## Consignes
Recopiez mot pour mot le passage de l'article sur l'enquête du Symev qui s'ouvre sur les mots contenant « Le 6 décembre » et se clôt sur « les plus contraignantes. ».
+++ Extrait
Ventes aux enchères

Lobbying

Le Symev monte au créneau

Par Marie Potard · Le Journal des Arts

Le 6 décembre 2016 - 1193 mots

PARIS

Souhaitant prendre leur destin en main, les commissaires-priseurs ont répondu à une enquête sur le rapport corédigé par Catherine Chadelat dont ils ont dénoncé les propositions les plus contraignantes.

PARIS - Demandez aux commissaires-priseurs s’ils souhaitent davantage de contraintes et ils vous répondront par la négative. Mais si votre question porte sur une protection accrue de leur profession, la réponse sera positive. Cette évidence naturelle s’imposait. Et elle se confirme à la lecture des résultats du questionnaire à choix multiples adressé à tous les commissaires-priseurs français par le Symev (Syndicat national des maisons de ventes volontaires). L’objectif de l’enquête portait sur l’évaluation des principales mesures proposées par la « Mission d’évaluation du dispositif législatif et réglementaire des ventes volontaires de meubles aux enchères publiques ». L’enquête a été réalisée du 27 octobre au 25 novembre 2016, soit près de deux ans après la rédaction du rapport de la mission (lire « Questions à »). Vingt questions ont donc été posées aux commissaires-priseurs, reprenant de manière synthétique – parfois trop – les propositions du rapport. Parmi ces questions : envisager l’interdiction de vendre des « objets sensibles » sous peine de sanctions pénales ; rendre obligatoire pour les maisons de ventes la tenue d’un registre unique informatique…

Forte participation
Sur les 404 professionnels sollicités, 253 ont répondu, soit un taux de participation de 62,6 % – « ce qui est exceptionnel », a commenté Jean-Pierre Osenat, le président du Symev. « Les gens se sont vraiment mobilisés. » Étonnamment, pour près des trois quarts des questions, 10 % des sondés ont déclaré être « sans opinion », ce taux montant parfois jusqu’à 32 %.
++++++
+++ Extraits de données
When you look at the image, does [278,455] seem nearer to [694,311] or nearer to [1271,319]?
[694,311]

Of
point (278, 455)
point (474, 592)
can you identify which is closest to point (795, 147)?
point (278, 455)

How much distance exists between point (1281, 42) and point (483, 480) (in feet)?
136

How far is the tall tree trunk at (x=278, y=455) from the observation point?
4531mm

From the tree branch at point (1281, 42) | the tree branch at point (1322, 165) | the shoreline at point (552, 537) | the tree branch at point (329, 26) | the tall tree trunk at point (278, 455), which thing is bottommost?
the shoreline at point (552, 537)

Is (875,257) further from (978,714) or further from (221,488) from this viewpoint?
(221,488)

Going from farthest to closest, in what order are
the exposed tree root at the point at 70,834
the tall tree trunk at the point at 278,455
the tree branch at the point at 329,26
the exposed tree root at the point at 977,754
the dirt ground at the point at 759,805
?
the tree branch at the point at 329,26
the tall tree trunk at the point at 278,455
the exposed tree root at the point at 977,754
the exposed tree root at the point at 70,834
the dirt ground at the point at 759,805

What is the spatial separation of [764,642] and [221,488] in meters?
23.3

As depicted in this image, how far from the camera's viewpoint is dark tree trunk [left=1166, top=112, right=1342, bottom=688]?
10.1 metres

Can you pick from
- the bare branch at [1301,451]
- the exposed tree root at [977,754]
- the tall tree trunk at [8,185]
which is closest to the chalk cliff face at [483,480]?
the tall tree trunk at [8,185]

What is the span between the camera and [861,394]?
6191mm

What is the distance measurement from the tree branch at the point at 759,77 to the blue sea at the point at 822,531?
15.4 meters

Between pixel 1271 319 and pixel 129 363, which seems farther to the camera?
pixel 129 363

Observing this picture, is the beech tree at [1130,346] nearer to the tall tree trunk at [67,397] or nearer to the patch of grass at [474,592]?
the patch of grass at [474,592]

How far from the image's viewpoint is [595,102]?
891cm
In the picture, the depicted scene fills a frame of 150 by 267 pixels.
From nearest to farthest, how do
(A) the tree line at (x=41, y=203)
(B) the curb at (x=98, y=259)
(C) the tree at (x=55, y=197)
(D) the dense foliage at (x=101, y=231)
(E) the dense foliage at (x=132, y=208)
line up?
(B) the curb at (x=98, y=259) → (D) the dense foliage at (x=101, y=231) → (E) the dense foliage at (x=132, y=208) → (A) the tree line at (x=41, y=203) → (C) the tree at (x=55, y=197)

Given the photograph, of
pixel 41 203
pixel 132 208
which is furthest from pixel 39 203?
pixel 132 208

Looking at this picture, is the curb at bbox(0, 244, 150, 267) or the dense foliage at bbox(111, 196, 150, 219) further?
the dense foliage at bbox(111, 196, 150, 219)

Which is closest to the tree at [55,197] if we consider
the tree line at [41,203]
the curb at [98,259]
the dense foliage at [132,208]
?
++++++
## Tâche accomplie
Le 6 décembre 2016 - 1193 mots

PARIS

Souhaitant prendre leur destin en main, les commissaires-priseurs ont répondu à une enquête sur le rapport corédigé par Catherine Chadelat dont ils ont dénoncé les propositions les plus contraignantes.